Abdullah Avcı bilmecesi

1963 yılıydı. Kasımpaşa'nın o köhne ve ahşap yapılarından birinde doğmuştu. Abdullah Mucip Avcı.
Babası Muhsin Avcı ticaretle uğraşıyordu. Küçük Abdullah Liseye kadar okumuştu. Sanat lisesiydi. Ama onun kalbi başka bir sanatta, yani futboldaydı. Evleri Camialtı semtine yakın olduğu için bu takımın maçlarına giderdi. O zamanlar takımda oynayan bir futbolcu vardı. Fiziği yapılı ve uzundu. Fenerbahçe'nin transfer listesine girmişti. Bu futbolcunun ismi Recep Tayyip Erdoğan'dı. Abdullah Avcı bu futbolcuyu izleyerek büyüdü. Babası onu Vefa kulübüne götürdü. İki yıl sonra Fatih Karagümrük'e transfer oldu. 1987 yılında artık Rizespor oyuncusuydu. Bir sonraki sezon Bakırköy'de idi. Abdullah Avcı her sene takım değiştiriyor, Avcı'yı takip etmek bile zorlaşıyordu. 1989 'da mahallesine döndü. Yani Kasımpaşa'ya. Orada da fazla kaldı zannetmeyin. Bir yıl sonra Rizespor'a gitti. Sonra Kasımpaşa'ya döndü.

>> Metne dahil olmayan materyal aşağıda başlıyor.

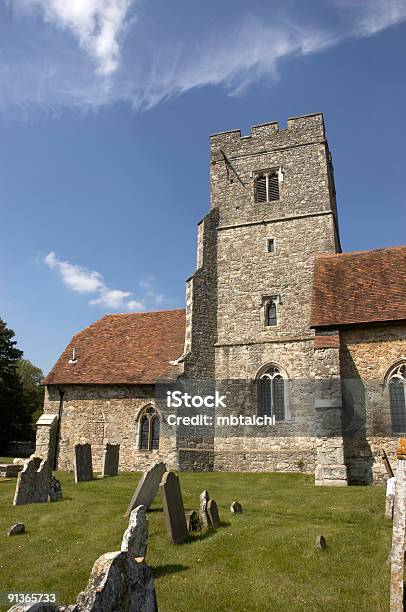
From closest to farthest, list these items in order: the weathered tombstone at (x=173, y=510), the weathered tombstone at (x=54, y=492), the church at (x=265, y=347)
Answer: the weathered tombstone at (x=173, y=510), the weathered tombstone at (x=54, y=492), the church at (x=265, y=347)

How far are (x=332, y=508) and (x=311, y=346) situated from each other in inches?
337

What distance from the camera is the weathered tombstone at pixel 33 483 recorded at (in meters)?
11.0

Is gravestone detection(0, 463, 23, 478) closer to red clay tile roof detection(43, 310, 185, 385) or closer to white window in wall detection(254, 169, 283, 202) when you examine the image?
red clay tile roof detection(43, 310, 185, 385)

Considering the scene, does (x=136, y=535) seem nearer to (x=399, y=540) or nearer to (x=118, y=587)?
(x=118, y=587)

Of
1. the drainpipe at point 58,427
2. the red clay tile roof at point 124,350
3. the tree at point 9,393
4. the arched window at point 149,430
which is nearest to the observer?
the arched window at point 149,430

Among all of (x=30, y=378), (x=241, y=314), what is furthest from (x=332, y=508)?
(x=30, y=378)

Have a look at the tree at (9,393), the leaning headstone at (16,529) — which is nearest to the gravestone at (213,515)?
the leaning headstone at (16,529)

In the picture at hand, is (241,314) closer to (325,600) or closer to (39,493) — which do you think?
(39,493)

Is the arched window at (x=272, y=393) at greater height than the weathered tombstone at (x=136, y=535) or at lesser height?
greater

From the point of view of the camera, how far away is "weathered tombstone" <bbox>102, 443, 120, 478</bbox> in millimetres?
15688

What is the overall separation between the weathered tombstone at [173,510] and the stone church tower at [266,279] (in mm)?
9343

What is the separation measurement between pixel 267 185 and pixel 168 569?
1806 cm

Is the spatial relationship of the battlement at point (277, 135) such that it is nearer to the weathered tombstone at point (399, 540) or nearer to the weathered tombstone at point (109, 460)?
the weathered tombstone at point (109, 460)

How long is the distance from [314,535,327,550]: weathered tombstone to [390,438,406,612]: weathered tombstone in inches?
94.1
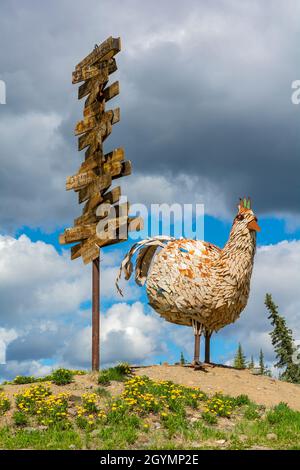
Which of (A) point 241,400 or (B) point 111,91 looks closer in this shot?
(A) point 241,400

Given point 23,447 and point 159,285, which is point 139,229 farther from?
point 23,447

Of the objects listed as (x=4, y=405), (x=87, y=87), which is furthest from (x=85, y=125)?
(x=4, y=405)

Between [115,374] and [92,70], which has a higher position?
[92,70]

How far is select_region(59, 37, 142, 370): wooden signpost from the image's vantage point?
1609 cm

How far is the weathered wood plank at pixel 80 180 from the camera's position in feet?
55.1

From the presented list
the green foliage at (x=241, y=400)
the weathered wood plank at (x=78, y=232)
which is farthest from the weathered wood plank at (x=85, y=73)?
the green foliage at (x=241, y=400)

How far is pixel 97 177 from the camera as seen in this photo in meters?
16.6

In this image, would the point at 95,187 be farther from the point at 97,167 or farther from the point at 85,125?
the point at 85,125

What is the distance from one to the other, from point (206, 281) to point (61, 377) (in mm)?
4711

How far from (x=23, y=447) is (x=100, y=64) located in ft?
35.6

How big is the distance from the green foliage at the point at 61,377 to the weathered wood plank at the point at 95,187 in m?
5.05

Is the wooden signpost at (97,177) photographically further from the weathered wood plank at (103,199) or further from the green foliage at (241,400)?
the green foliage at (241,400)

Ardından da İstanbulspor'da buldu kendini. Abdullah Avcı o aralar evlendi. Ailesine düşkündü. Babası Muhsin beyden çok etkilenmişti. Tam bir aile babası olmuştu. Derken futbolu bıraktı. Futbol Federasyonundan lisansını da almıştı. İstanbulspor'da antrenörlüğe başlamıştı. 2003 senesinde İstanbulspor U21 takımının hocalığına getirildi. 2004 yılında birden Galatasaray alt yapısının başına geçirildi. Ama aniden gelen bir teklif yine Abdullah Mucip Avcı'nın dünyasını değiştirdi. Futbol Federasyonu U17 takımının hocalığını Abdullah Mucip Avcı'nın ellerine bıraktı. Orada başarılı oldu. 2011 'de 48 yaşında Milli takımın hocası tacıyla onurlandırıldı. Sistemi 4-2-3-1'di. Santrforsuz da oynatabiliyordu. İki sene Milli takımın başında kaldı. 8 mağlubiyet alınca Millî takımdan da ayrılmak zorunluluğu doğdu. Sonra önüne Göksel Gümüşdağ çıktı. Ona beş yıla yakın sürecek bir maceranın önünü açtı.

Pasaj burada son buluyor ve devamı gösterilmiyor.